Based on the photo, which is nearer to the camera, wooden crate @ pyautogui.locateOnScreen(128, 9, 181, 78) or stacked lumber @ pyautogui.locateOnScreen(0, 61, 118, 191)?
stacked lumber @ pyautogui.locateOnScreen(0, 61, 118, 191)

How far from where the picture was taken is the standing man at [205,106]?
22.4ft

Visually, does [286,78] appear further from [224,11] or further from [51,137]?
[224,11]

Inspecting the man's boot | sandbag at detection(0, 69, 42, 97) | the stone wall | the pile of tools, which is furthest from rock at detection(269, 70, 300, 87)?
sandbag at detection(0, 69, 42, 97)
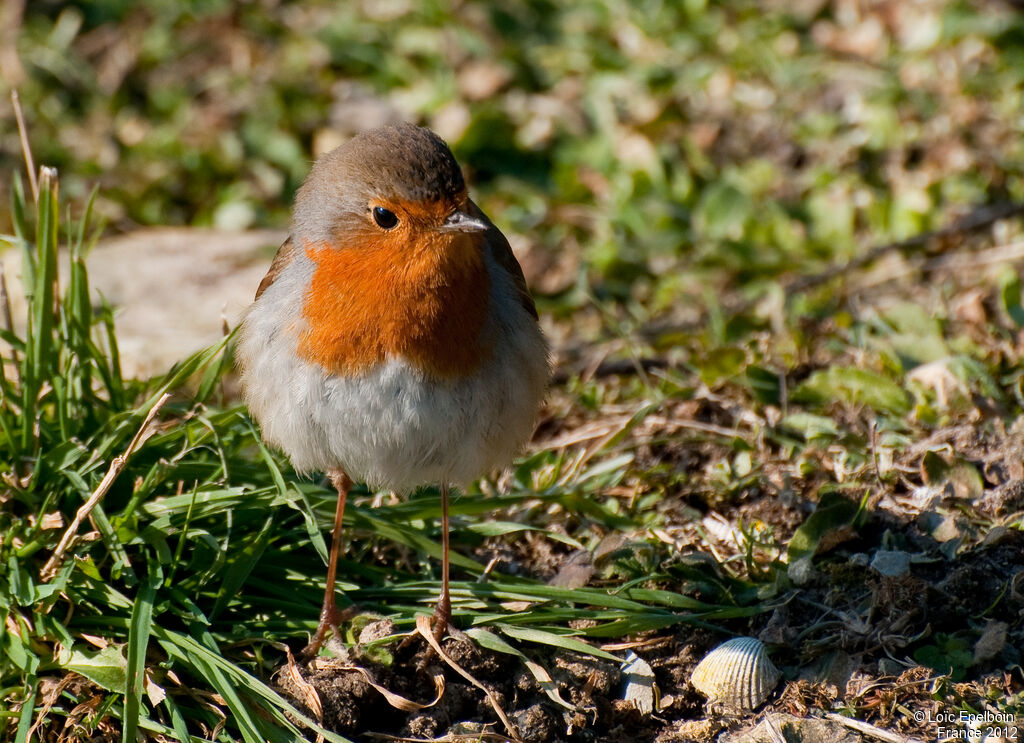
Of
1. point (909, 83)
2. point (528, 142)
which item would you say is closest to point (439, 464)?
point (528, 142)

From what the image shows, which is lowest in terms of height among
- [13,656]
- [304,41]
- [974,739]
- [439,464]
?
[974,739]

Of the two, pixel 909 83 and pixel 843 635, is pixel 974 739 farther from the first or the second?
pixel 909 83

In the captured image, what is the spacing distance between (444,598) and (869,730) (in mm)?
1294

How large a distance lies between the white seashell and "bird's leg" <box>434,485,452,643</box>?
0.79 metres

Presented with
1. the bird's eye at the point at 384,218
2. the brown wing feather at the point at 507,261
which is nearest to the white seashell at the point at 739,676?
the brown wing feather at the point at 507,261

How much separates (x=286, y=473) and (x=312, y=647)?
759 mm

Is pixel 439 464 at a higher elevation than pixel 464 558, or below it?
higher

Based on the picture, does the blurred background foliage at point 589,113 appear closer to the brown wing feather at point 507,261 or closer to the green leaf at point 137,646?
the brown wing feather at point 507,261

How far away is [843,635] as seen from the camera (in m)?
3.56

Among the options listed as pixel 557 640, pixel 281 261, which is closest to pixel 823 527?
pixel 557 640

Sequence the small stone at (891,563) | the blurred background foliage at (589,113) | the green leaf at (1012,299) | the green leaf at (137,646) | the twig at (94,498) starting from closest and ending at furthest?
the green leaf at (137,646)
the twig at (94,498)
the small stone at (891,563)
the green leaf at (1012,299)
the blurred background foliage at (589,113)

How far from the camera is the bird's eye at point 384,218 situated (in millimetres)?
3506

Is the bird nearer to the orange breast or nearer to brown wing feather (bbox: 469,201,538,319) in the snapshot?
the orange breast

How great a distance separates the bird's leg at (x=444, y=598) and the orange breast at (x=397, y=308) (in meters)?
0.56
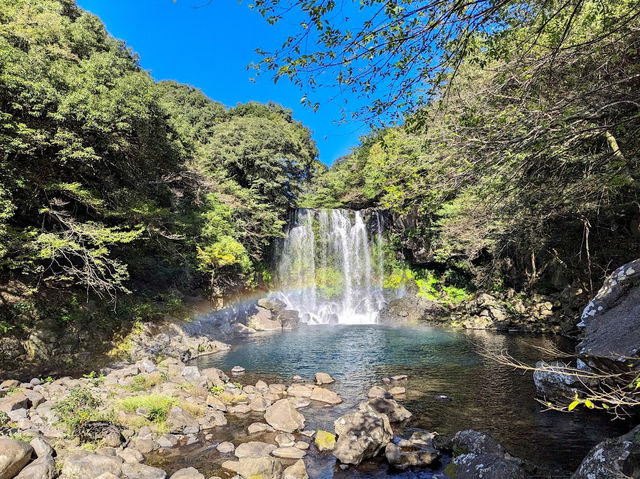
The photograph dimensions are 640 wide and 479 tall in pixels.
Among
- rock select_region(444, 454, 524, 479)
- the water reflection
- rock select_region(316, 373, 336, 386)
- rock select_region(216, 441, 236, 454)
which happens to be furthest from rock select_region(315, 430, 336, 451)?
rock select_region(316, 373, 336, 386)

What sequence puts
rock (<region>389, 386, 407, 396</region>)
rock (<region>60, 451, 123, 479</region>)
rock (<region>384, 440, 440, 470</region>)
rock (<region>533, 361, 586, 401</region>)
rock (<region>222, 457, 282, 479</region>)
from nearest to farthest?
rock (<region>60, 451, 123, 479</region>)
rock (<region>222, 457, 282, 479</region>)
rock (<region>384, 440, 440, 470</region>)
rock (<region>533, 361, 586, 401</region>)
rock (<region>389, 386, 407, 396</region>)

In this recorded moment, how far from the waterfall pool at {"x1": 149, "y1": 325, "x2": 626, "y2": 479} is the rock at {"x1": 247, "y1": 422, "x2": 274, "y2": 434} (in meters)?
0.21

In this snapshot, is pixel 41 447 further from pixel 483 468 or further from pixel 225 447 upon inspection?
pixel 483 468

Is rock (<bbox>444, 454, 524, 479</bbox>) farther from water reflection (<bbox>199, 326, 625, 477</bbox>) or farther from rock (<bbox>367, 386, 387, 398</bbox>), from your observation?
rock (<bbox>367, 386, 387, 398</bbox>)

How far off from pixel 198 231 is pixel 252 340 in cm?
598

* * *

• [TASK DIRECTIONS]: Copy out all of the data above word for word, leaving out the pictures.

• [RESPONSE TO THIS EXERCISE]:
Based on the photo, which is nearer to the camera, wooden crate @ pyautogui.locateOnScreen(128, 9, 181, 78) or stacked lumber @ pyautogui.locateOnScreen(0, 61, 118, 191)?
stacked lumber @ pyautogui.locateOnScreen(0, 61, 118, 191)

How far from where the picture was taken is the standing man at [205,106]?
22.4ft

Visually, does [286,78] appear further from [224,11] or further from [51,137]?
[224,11]

Inspecting the man's boot | sandbag at detection(0, 69, 42, 97) | the stone wall | the pile of tools, which is furthest from rock at detection(269, 70, 300, 87)?
sandbag at detection(0, 69, 42, 97)
Of
1. point (909, 83)
2. point (528, 142)
which item would you say is closest to point (439, 464)?
point (528, 142)

From what the image shows, which is lowest in terms of height among
- [13,656]
- [304,41]
- [974,739]
- [439,464]
?
[974,739]

Of the two, pixel 909 83 and pixel 843 635, is pixel 974 739 farther from the first or the second?
pixel 909 83

In the captured image, what is the spacing distance between (444,598) and (869,730) (in mm)?
1294

How large a distance lies between the white seashell and "bird's leg" <box>434,485,452,643</box>?
0.79 metres

Presented with
1. the bird's eye at the point at 384,218
2. the brown wing feather at the point at 507,261
which is nearest to the white seashell at the point at 739,676?
the brown wing feather at the point at 507,261

How much separates (x=286, y=473) and (x=312, y=647)?
759 mm

Is pixel 439 464 at a higher elevation than pixel 464 558, or below it?
higher

Based on the picture, does the blurred background foliage at point 589,113 appear closer to the brown wing feather at point 507,261 or closer to the green leaf at point 137,646?
the brown wing feather at point 507,261

How far away is [843,635] as seen from the camera (in m)?
3.56

Among the options listed as pixel 557 640, pixel 281 261, which is closest to pixel 823 527?
pixel 557 640

Sequence the small stone at (891,563) | the blurred background foliage at (589,113) | the green leaf at (1012,299) | the green leaf at (137,646) | the twig at (94,498) starting from closest and ending at furthest?
the green leaf at (137,646)
the twig at (94,498)
the small stone at (891,563)
the green leaf at (1012,299)
the blurred background foliage at (589,113)

How far from the camera is the bird's eye at point 384,218 situated (in millimetres)?
3506

Is the bird nearer to the orange breast or nearer to brown wing feather (bbox: 469,201,538,319) in the snapshot?
the orange breast

How great a distance separates the bird's leg at (x=444, y=598) and the orange breast at (x=397, y=308) (in meters)?
0.56
The photograph dimensions are 640 wide and 479 tall in pixels.
Among
- rock select_region(444, 454, 524, 479)
- the water reflection
- rock select_region(316, 373, 336, 386)
- rock select_region(216, 441, 236, 454)
which happens to be furthest from rock select_region(315, 430, 336, 451)?
rock select_region(316, 373, 336, 386)

What sequence puts
rock (<region>389, 386, 407, 396</region>)
rock (<region>60, 451, 123, 479</region>)
rock (<region>384, 440, 440, 470</region>)
rock (<region>533, 361, 586, 401</region>)
rock (<region>222, 457, 282, 479</region>)
from nearest to farthest?
rock (<region>60, 451, 123, 479</region>)
rock (<region>222, 457, 282, 479</region>)
rock (<region>384, 440, 440, 470</region>)
rock (<region>533, 361, 586, 401</region>)
rock (<region>389, 386, 407, 396</region>)

In this recorded moment, how far from the waterfall pool at {"x1": 149, "y1": 325, "x2": 626, "y2": 479} is the rock at {"x1": 247, "y1": 422, "x2": 274, "y2": 434} (in meters)?
0.21

In this snapshot, is pixel 41 447 further from pixel 483 468 or further from pixel 225 447 upon inspection?
pixel 483 468

Is rock (<bbox>444, 454, 524, 479</bbox>) farther from water reflection (<bbox>199, 326, 625, 477</bbox>) or farther from rock (<bbox>367, 386, 387, 398</bbox>), from your observation?
rock (<bbox>367, 386, 387, 398</bbox>)

How far off from pixel 198 231 is pixel 252 340 in cm?
598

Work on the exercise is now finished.